Eu tenho insônia desde que me conheço por gente, e naquele dia não fora diferente. Tentara dormir desde as dez, mas passaram-se meia, uma hora e nada de sono. Estava tão desperto quanto Pandora curiosa em sua tentação, andando à esmo pelo casarão que comprara com o dinheiro que há muito deixara de me trazer calor.

A menina apareceu minutos depois das doze badaladas do carrilhão pesado de bronze, quando eu sentei-me na cadeira confortável de carvalho na varanda da minha espaçosa e luxuosa suíte, no andar mais alto do casarão. Olhava para a piscina abaixo, em um torpor tão grande quanto o fardo de Atlas, em um transe tão intenso quanto minha vontade de ficar acordado; perdido em devaneios. Pisquei e ela estava lá, sentada na cadeira em frente a minha. Estávamos separados por uma mesa de centro, de pé baixo e que criava uma espécie de barreira para duas pessoas que pareciam tão presas a seus assentos que não poderiam se mexer nem com toda a energia contida no raio mestre.

Ela estava vestindo roupas rasgadas nas mangas e sujas de algo escarlate. Seu rosto era bonito, sua face angelical, e seus lábios carnudos – um deles, porém, sangrando –. Havia perdido um dos braços, e no outro segurava uma garrafa com algum líquido transparente.

– Quer um drinque? – foi a primeira coisa que me perguntou, oferecendo-me a boca.

– Quero uma vida – respondi, usando todas as forças que me restavam para sair do transe que cobria meus lábios e pronunciar três pesadas e longas palavras. – Pode me dar?

– Se você fizer o mesmo por mim. E acho que preciso mais.

A garota pousou a bebida na mesa de centro e serviu-se de uma taça, uma de vidro que estivera sempre ali? Ou será que aparecera quando eu piscara?

– Doeu? – perguntei, apontando discretamente para o braço arrancado da menina (que, aliás, estava ainda exposta a carne dilacerada e o osso destruído). Ela bebeu um pouco do que havia trago e sorriu, dizendo:

– Doeu quando você fez o que fez também?

– Isso é um jogo?

– Você me diz, eu lhe digo. Regras bem simples para mim.

– Doeu – respondi, sem meditar antes sobre o que dissera, remexendo-me na cadeira.

– Eu nem senti – ela disse, pousando o copo seco.

– Conte-me.

E ela contou, não sei por que, mas o fez. Eles sempre contam.

Tudo tinha começado com seu pai, com a morte dele, na verdade. O pobre homem era policial e havia ido pegá-la em sua aula de dança as oito da noite. Voltavam para a casa deles, que só ficava a alguns quarteirões do centro de dança, quando do nada, um carro vira na esquina e começa a atirar neles. O policial fora acertado na testa e na garganta, e a garota então entrara em pânico.

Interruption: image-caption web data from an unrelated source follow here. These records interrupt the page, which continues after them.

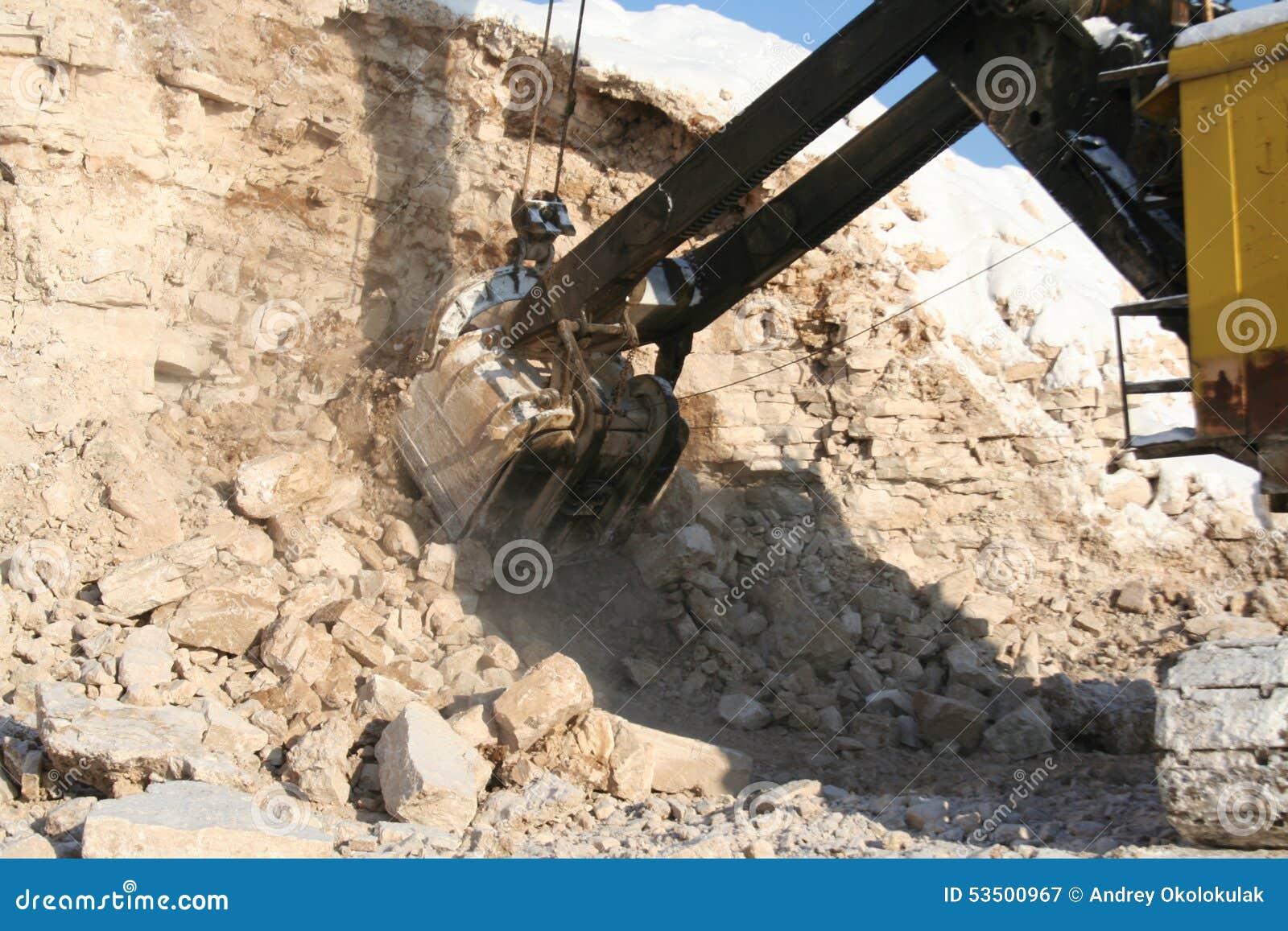 Cubo de excavador de la explotación minera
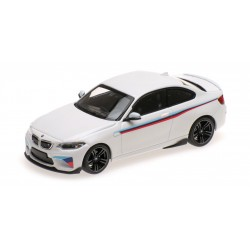 BMW M2 2016 White Presentation Minichamps 410026105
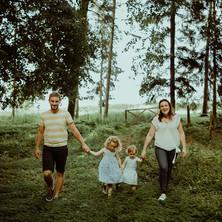 Photographe à Troyes, séance photo d'une famille qui se promène main dans la main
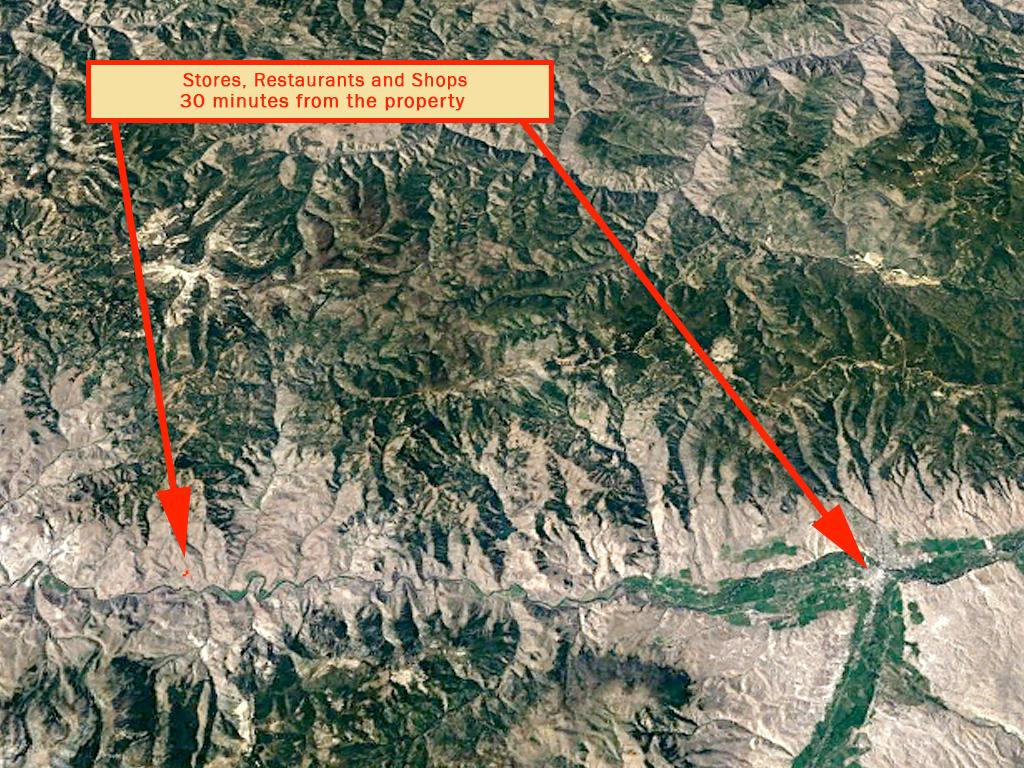 Steep Terrain Salmon River Property - Image 5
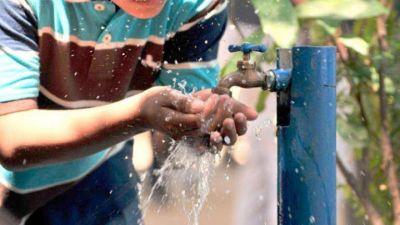 La Justicia dictaminó que AYSA contamina y deberá suministrar agua envasada a un vecino
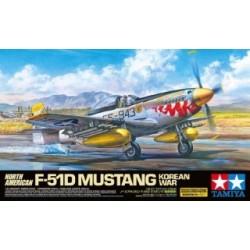 TAMIYA : F-51 D MUSTANG...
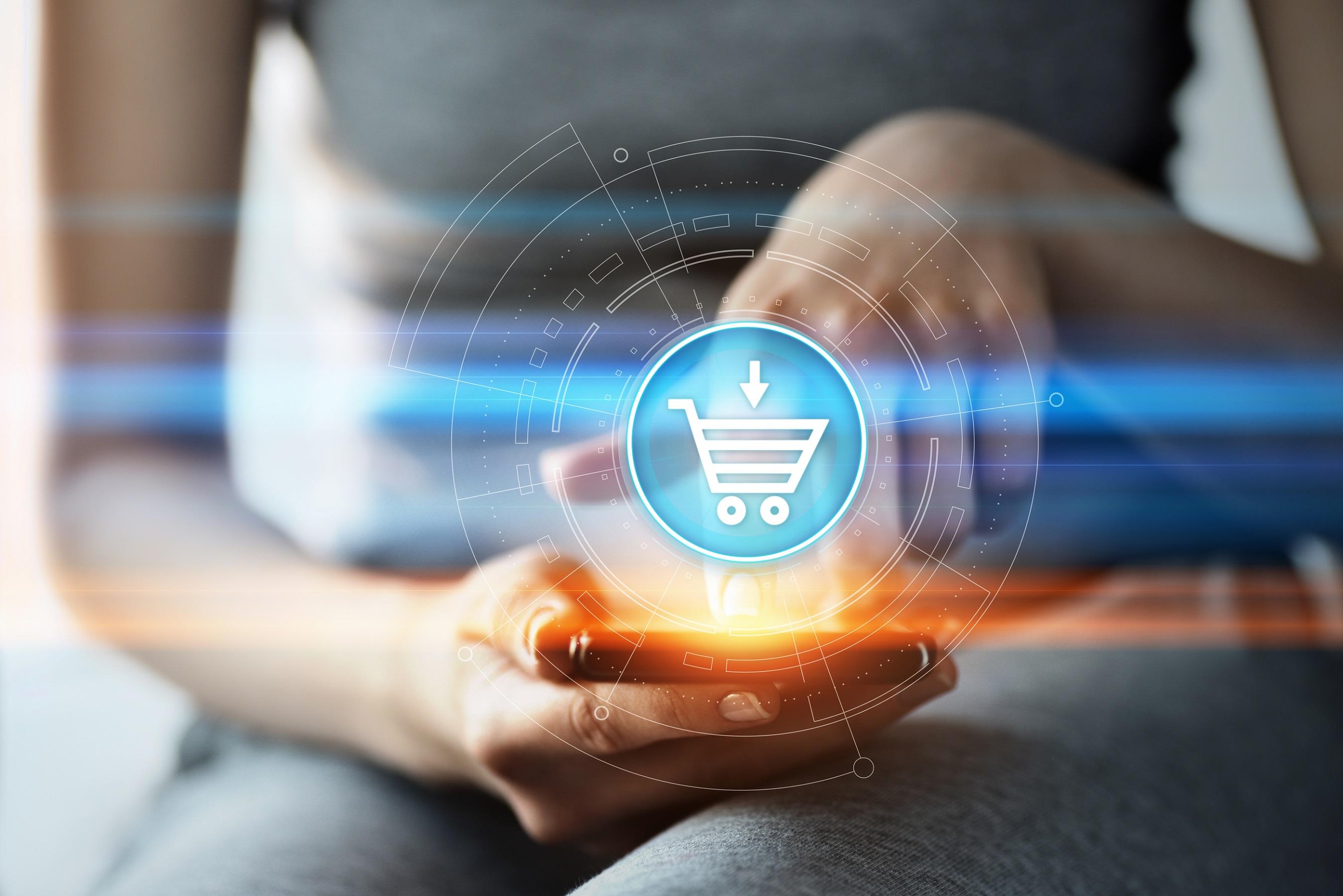 Dijital Dönüşüm Danışmanı ve Me Consultancy kurucusu Murat Erdör, dijitalleşen dünyada ekonominin itici güçlerinden biri olmaya doğru adım adım ilerleyen ve satın alma davranışlarımızı değiştiren e-ticaretin geleceğiyle ilgili öngörüleri paylaştı.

Desesperada e engolfada pela agonia, com as lágrimas lhe queimando a face, puxou a arma do cinturão do pai e atirou para o carro que agora só era um pontinho preto no fim da avenida. Não acertou ninguém – como poderia? O pânico era um péssimo preparo para a mira –, mas os homens revoltaram-se. Ela tentou correr, mas não adiantou: o carro era mais rápido.

E eu sentia o que ela falava. Sentia comichões no meu ombro, peso nos meus dedos, meu rosto havia ficado úmido. E eu engolia, e sentia a tensão, o medo, a dor, a tristeza enquanto as palavras saíam sem vida da boca dela, mas me atingiam com o mais forte baque. E eu estava no lugar dela, na hora dela, na vida dela. E eu morria. E não! Pai, não morresse! Jesus, levasse-me junto! Morressem, infelizes! Queimassem no inferno! Estou morrendo... é muito sangue. É muito vermelho. Deus! Piedade, piedade, piedade; leve-me junto com o homem que me criara desde que minha mãe me deixara. Por favor... pai...

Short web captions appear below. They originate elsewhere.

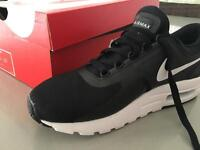 Nike air max zero essential size 6 trainers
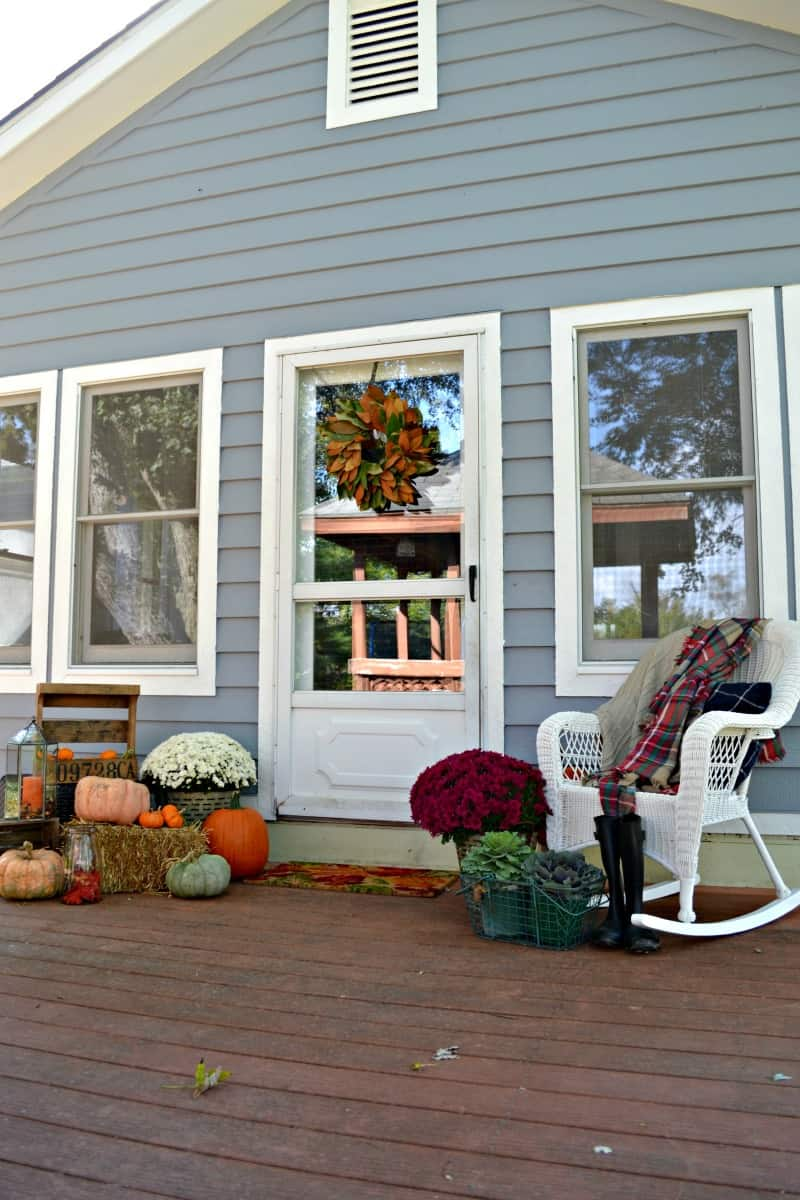 simple seasonal back porch idea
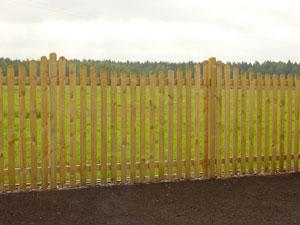 Виды деревянных заборов и их строительство
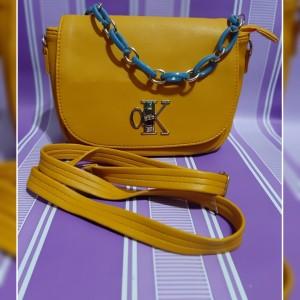 Harga tas selempang wanita charles and keith murah   coklat | HARGALOKA.COM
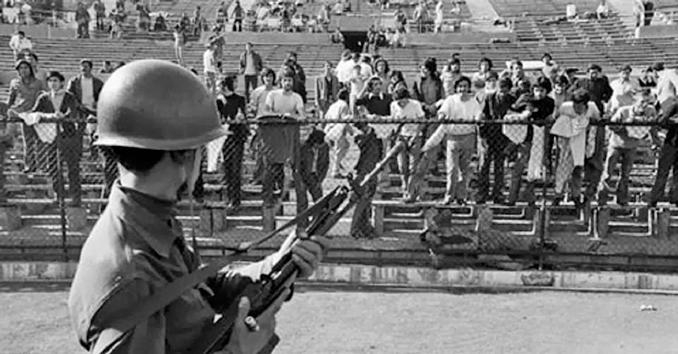 El Estadio Nacional estaba controlado por las fuerzas militares - Odio Eterno Al Fútbol Moderno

– Esse “por favor” chegou alguma hora a ele? – minha voz então era pesarosa, e titubeante. Eu havia morrido mais uma vez.

Eu perguntei, mas já não havia ninguém para responder na próxima piscada.

Desci as escadas para um andar mais abaixo no casarão. Lá era tão frio, tão solitário, tão escuro. Empregados eram as minhas únicas companhias pela manhã, e a noite tinha que me satisfazer com meus amigos que todo dia mudavam. Eram eles ou os amigos eternos que se encontra quando se alcança a loucura.

Quando cruzei um corredor, não o cruzei mais. Olhei para o lado e só via duas paredes a me imprensar. Nas pontas dos edifícios, parecia que havia uma queda para o nada. O fim era um borrão negro. Era um beco, disso eu tinha certeza.

Comecei a caminhar pelo chão sujo, indo para qualquer lugar. Antes que eu chegasse ao fim, na mancha que era, certamente iria encontrar algo. E assim o fiz. Foi um gato, um preto, com uma orelha perdida e um olhar desconfiado. A velha sentava-se em uma cadeira quase caindo aos pedaços, balançando-se e segurando o felino, afagando sua única orelha. Estava do lado de uma lixeira com um cheiro totalmente pútrido, mas controlei o máximo que pude o instinto de levantar o braço para cobrir o nariz.

Peguei um tamborete perto e sentei-me em frente a anciã. Quando olhei de novo para a face marcada pelo tempo e pelo sol, que ostentava um colar escuro no pescoço, ela tinha em suas mãos uma garrafa com algum líquido transparente.

– Quer um drinque? – perguntou-me, a voz cansada, oferecendo-me a boca.

– Quero uma vida, mas você não pode me dar, pode?

– Se você me der um sentido para tudo isso, meu filho, posso pensar no seu caso. – A anciã serviu-se de uma taça que em um momento não existia na sua mão, mas que no outro, lá estava ela. Vidro, antiga e empoeirada. Bebeu calmamente até que tudo esvaziou, e só então voltou a falar com o paciente Jó a sua frente. – Sou uma estranha para você?

– O tempo acaba com estranhezas.

– E não teme? – perguntou ela, repousando a garrafa e olhando para mim com aqueles olhos leitosos.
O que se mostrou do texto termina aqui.